3 Metabolic acidosis: Normally, the fixed acid metabolites per day are 50-100mmol, 20% of which are combined with bicarbonate ions, 80% are excreted by the kidneys, and when renal failure occurs, the renal tubules are secreted due to the decrease of acid metabolites. The ability and ability to preserve sodium bicarbonate decreased, resulting in a different degree of plasma bicarbonate concentration per day; more rapid and faster in the high decomposition state, most of the endogenous fixed acid from protein decomposition, a small part from sugar and fat Oxidation, phosphate and other organic anions are released and accumulated in the body fluid, resulting in an increase in anion gap in patients with this disease. If the metabolic dysfunction is not fully corrected in the case of oliguria, the muscle breakdown in the body is faster. In addition, acidosis is acceptable. Reduce the threshold of ventricular fibrillation, ectopic heart rhythm, hyperkalemia, severe acidosis and low calcium, hyponatremia is a serious condition of acute renal failure, although the cases that have been treated with dialysis have been rare, but some cases Drugs are still needed to correct metabolic acidosis during the dialysis period.

4 hypocalcemia, hyperphosphatemia: low calcium and hyperphosphatemia in ATN is not as prominent as chronic renal failure, but it has been reported that hypocalcemia can occur 2 days after oliguria, often accompanied by acid Poisoning, so that the extracellular calcium ion is increased, so there is no common clinical manifestation of low calcium. Hypocalcemia is caused by hyperphosphatemia. 60% to 80% of the phosphate ingested by normal people is excreted in the urine. ATN oliguria often has mild elevated blood phosphorus, but if there is significant metabolic acidosis, hyperphosphatemia is more prominent, but it is rarely elevated. After acidosis is corrected, blood phosphorus may decrease to some extent. If you continue to receive total intravenous nutrition, you should pay attention to hypophosphatemia.

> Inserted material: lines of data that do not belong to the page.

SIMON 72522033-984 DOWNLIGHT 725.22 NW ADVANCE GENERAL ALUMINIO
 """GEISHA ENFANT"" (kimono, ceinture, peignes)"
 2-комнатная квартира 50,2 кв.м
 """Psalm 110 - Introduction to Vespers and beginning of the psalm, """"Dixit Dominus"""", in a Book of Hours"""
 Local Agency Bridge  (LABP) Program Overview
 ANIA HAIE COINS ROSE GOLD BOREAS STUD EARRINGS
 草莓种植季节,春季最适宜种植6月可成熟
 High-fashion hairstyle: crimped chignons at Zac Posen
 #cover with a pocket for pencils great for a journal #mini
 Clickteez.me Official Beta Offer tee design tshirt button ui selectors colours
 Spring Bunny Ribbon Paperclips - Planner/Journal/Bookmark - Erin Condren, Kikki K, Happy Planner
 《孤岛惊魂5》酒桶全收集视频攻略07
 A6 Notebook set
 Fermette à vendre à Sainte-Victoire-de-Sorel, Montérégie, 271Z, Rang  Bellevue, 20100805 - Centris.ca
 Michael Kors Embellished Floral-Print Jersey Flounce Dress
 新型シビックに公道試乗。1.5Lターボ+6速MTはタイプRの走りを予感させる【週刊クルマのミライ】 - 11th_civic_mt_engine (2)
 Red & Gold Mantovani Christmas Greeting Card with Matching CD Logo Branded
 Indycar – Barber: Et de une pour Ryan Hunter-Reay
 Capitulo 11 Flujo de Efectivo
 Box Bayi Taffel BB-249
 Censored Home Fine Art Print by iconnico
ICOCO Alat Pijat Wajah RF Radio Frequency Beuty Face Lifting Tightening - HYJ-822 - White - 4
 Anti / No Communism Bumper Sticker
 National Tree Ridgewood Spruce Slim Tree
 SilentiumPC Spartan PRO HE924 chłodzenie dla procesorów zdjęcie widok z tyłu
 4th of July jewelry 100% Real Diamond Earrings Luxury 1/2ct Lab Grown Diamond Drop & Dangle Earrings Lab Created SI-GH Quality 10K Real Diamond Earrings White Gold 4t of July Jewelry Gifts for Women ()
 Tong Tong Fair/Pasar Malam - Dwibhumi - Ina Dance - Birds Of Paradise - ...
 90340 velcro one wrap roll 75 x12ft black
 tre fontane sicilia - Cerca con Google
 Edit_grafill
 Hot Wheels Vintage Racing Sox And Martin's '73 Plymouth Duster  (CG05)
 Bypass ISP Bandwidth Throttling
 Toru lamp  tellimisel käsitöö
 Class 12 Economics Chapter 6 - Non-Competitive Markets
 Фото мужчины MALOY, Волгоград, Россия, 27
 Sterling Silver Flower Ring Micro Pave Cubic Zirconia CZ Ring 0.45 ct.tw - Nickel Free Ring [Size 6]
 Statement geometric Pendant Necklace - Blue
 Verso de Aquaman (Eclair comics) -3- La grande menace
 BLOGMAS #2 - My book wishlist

5 hyponatremia and hypochloremia: both at the same time, hyponatremia may be due to excessive water caused by dilute hyponatremia, due to burns or vomiting, diarrhea, etc. lost from the skin or gastrointestinal tract Loss of hyponatremia caused by non-oliguric patients who are still responsive to high-dose furosemide. Severe hyponatremia can cause a decrease in blood osmotic concentration, resulting in permeation of water into cells and cell edema. Symptoms of acute cerebral edema, clinical manifestations of fatigue, weakness, lethargy or disturbance of consciousness, loss of orientation, and even hypotonic coma, hypochloremia is common in vomiting, diarrhea or non-oliguric use of large amounts of loop diuretics, bloating Or respiratory superficial, convulsions and other metabolic alkalosis.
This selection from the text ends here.